**Extracted material:**
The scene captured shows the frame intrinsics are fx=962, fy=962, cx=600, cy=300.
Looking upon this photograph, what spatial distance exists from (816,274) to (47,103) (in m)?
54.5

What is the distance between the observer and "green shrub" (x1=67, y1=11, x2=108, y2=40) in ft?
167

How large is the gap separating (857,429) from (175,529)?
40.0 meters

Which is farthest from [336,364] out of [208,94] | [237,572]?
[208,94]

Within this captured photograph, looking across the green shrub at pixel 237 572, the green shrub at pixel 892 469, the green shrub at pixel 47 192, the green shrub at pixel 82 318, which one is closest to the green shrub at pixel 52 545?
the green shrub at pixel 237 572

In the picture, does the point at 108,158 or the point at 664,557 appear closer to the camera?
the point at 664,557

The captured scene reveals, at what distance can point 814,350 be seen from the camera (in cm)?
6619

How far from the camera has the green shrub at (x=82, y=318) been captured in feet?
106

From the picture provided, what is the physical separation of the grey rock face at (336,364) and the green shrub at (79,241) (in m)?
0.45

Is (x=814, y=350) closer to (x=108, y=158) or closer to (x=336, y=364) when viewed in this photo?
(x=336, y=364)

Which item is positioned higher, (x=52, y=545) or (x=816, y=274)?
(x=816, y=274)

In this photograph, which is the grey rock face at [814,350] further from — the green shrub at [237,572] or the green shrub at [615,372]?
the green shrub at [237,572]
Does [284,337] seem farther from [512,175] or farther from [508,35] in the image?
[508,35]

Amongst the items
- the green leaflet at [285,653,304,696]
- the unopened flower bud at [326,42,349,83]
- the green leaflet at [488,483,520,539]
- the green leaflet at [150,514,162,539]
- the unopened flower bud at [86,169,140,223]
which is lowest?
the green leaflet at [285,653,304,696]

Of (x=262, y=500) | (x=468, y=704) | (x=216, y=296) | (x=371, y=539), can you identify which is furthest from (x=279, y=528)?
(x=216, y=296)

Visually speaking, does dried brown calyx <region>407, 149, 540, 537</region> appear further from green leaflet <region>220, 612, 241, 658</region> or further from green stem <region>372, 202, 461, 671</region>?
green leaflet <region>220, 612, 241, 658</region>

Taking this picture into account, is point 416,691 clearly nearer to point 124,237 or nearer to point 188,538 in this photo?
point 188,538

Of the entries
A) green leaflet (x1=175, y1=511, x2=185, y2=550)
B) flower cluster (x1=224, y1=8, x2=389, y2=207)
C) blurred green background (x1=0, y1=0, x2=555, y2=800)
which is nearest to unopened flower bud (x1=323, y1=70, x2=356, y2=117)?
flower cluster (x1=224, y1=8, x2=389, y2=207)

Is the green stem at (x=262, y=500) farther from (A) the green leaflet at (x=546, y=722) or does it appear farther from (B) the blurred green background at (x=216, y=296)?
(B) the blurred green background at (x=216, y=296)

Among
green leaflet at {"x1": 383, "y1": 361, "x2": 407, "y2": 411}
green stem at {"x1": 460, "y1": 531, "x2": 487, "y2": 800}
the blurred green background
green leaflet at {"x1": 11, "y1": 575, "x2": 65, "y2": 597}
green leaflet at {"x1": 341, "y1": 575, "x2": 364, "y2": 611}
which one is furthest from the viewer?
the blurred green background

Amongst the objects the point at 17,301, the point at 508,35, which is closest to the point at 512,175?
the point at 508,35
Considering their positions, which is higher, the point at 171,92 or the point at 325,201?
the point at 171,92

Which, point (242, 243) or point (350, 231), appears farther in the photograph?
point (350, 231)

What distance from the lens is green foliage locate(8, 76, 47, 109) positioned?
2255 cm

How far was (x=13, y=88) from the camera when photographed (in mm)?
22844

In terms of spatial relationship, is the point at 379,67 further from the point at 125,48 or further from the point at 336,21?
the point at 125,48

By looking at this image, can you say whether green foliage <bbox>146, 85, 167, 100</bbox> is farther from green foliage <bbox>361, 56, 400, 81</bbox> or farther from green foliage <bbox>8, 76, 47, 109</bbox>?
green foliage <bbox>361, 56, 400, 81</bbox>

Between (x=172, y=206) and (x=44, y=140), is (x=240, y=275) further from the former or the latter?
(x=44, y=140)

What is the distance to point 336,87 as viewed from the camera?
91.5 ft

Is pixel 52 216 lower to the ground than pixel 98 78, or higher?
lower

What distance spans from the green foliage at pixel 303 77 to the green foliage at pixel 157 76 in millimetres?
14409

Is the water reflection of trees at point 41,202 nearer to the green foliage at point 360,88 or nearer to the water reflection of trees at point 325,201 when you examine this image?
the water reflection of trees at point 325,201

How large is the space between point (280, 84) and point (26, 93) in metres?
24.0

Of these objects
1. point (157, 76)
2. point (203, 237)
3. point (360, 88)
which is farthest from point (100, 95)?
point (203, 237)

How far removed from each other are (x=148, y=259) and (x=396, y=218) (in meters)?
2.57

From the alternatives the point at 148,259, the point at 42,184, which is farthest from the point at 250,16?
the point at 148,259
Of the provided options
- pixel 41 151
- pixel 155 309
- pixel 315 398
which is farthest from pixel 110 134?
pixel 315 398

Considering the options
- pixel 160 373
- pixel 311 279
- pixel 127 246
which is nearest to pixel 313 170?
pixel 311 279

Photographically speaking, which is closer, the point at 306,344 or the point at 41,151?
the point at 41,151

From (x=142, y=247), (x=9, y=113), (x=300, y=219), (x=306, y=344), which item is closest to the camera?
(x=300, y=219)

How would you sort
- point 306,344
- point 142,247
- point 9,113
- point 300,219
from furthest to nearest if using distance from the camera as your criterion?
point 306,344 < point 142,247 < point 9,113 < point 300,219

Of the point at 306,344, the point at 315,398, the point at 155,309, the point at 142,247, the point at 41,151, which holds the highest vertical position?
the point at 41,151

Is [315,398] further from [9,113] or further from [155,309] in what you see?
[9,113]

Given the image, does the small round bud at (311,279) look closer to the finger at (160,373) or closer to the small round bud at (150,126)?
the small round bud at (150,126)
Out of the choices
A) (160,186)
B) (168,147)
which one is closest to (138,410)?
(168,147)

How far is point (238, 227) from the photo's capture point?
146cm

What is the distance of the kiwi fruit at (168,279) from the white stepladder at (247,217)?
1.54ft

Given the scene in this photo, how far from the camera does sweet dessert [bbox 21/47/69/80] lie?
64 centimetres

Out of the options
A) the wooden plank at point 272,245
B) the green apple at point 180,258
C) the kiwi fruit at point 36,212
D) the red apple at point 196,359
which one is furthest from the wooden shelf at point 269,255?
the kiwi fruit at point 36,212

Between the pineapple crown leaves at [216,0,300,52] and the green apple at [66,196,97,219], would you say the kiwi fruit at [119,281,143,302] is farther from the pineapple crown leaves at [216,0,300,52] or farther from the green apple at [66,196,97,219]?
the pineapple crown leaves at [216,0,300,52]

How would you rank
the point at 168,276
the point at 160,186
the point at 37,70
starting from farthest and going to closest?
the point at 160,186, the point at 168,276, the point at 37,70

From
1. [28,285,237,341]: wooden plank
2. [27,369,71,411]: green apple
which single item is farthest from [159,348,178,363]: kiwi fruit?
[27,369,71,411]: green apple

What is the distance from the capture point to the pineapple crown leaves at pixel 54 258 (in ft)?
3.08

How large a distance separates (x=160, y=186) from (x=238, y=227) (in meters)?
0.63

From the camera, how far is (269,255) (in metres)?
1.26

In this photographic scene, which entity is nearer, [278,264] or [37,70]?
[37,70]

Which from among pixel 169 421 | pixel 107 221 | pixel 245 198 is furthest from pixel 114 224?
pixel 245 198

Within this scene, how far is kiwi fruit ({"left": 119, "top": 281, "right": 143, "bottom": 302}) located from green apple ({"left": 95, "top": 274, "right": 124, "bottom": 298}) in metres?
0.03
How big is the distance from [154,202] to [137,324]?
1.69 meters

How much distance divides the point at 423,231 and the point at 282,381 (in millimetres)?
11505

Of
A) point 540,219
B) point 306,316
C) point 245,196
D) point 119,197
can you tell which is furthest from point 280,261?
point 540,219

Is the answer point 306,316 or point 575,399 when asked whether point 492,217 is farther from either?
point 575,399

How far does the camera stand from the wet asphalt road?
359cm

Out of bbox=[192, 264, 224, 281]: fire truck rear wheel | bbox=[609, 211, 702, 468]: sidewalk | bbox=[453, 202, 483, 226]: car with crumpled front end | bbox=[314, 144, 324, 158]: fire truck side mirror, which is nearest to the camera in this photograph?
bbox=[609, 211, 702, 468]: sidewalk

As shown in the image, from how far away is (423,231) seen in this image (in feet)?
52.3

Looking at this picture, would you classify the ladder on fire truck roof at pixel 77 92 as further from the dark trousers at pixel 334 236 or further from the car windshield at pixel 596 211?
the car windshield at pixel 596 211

**Required work:** Reproduce the lines from the one containing "Looking at this picture, would" through the end of the rows, substituting "hose reel" for "ladder" and changing nothing else.

**Finished exercise:**
Looking at this picture, would you classify the hose reel on fire truck roof at pixel 77 92 as further from the dark trousers at pixel 334 236 or further from the car windshield at pixel 596 211?
the car windshield at pixel 596 211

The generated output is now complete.